## EXCERPTED TEXT
⟨

U.S. v. Levy

Decision Date13 November 1984
Docket NumberNo. 83-2010,83-2010
Citation741 F.2d 915
Parties16 Fed. R. Evid. Serv. 319 UNITED STATES of America, Plaintiff-Appellee, v. William LEVY, Defendant-Appellant.
CourtU.S. Court of Appeals — Seventh Circuit

Carol A. Brook, Federal Defender Program, Chicago, Ill., for defendant-appellant.

Alexander S. Vesselinovitch, Asst. U.S. Atty., Chicago, Ill., for plaintiff-appellee.

Before BAUER, Circuit Judge, PELL, Senior Circuit Judge, and JAMESON, Senior District Judge. *

PELL, Senior Circuit Judge.

William Levy, defendant-appellant, was convicted of fifteen counts of violating 18 U.S.C. Sec. 657, which proscribes the willful misapplication of bank funds. Appellant was sentenced to one year's service in a work release program, five years' probation, and he was ordered to make restitution in the amount of $144,000. Appellant raises eight issues on appeal, each of which he contends requires reversal of his conviction. First, appellant claims that the indictment was fatally defective. Appellant then raises two arguments concerning the sufficiency of the evidence. Next, appellant contends that remarks in the prosecutor's closing argument caused the jury to allocate incorrectly the burden of proving the elements of the crime charged. Finally, appellant contends the trial judge improperly admitted four types of evidence. Although the focus at oral argument was only on two of the issues, we address each issue in turn.

⟩

## DATA LINES
⟨

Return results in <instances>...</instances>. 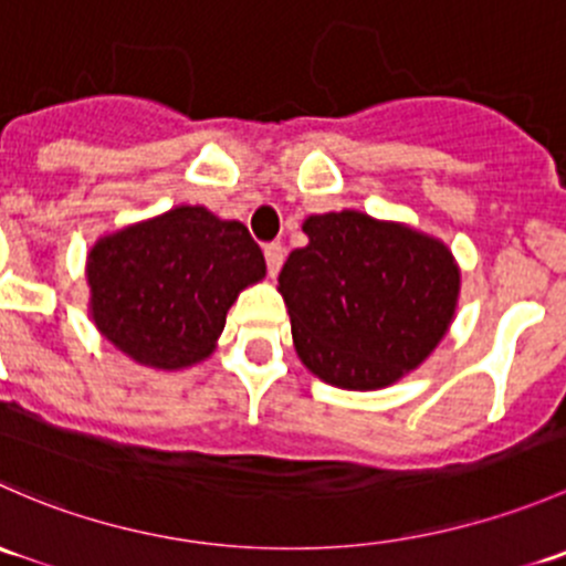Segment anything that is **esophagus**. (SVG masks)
<instances>
[{"mask_svg":"<svg viewBox=\"0 0 566 566\" xmlns=\"http://www.w3.org/2000/svg\"><path fill=\"white\" fill-rule=\"evenodd\" d=\"M282 262H284V247H282V243H268V247H265L268 273H271V276H276L279 268H282Z\"/></svg>","mask_w":566,"mask_h":566,"instance_id":"esophagus-1","label":"esophagus"}]
</instances>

⟩

## EXERCISE AIM
In the U.S. v. Levy opinion, what amount of restitution was Levy ordered to make?

## OUTPUT FOR THIS TASK
$144,000